No trip to Napa Valley should be without a ride up the gondolas to Sterling Vineyards, perched 541 feet above the valley floor. One can taste this vineyard's specialities among the architectural styles of the Greek island of Mykonos.
This is more in the way of a 'must do' activity!
Calistoga is a spa town, which has attracted visitors for a century or more with its naturally heated waters, filled with minerals. There are many different establishments purveying all manner of relaxation and beauty treatments, but we were really keen on a mud bath.

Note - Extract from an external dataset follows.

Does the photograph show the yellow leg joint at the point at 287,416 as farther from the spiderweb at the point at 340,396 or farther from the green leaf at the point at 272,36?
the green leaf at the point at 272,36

The mud is kind of a mixture between peat and clay and water, and it is, of course, extremely warm. You don't stay in there all that long - after a while, you'll find yourself feeling very drowsy! - but then you get into a jacuzzi, and after that other treatments if you have requested them.
The blanket-wrap seemed like a gimmick, but we both found it extremely relaxing and cooling; we really let go of any tension lying there like two mummies! And the massage afterwards was just perfect...
There are lots of spas locally but we found that Golden Haven Hot Springs had competitive rates; see for yourself, depending on what you are interested in.
Wine tasting is a must, you are in the middle of wine country. We stopped at several wineries, we did not taste at all of them, Clos Pegase winery pictured is worth visiting just to see the many art works on the grounds.
Calistoga is a spa town. For points of contact of spas and resorts, go to the Chamber of Commerce website below. Lodging tends to be very expensive here; I stayed at nearby Santa Rosa.
We rented a tandem bicycle and rode around to the small wineries. The day we went they were having Open House so each place had free tasting, music, and food. It was a wonderful day!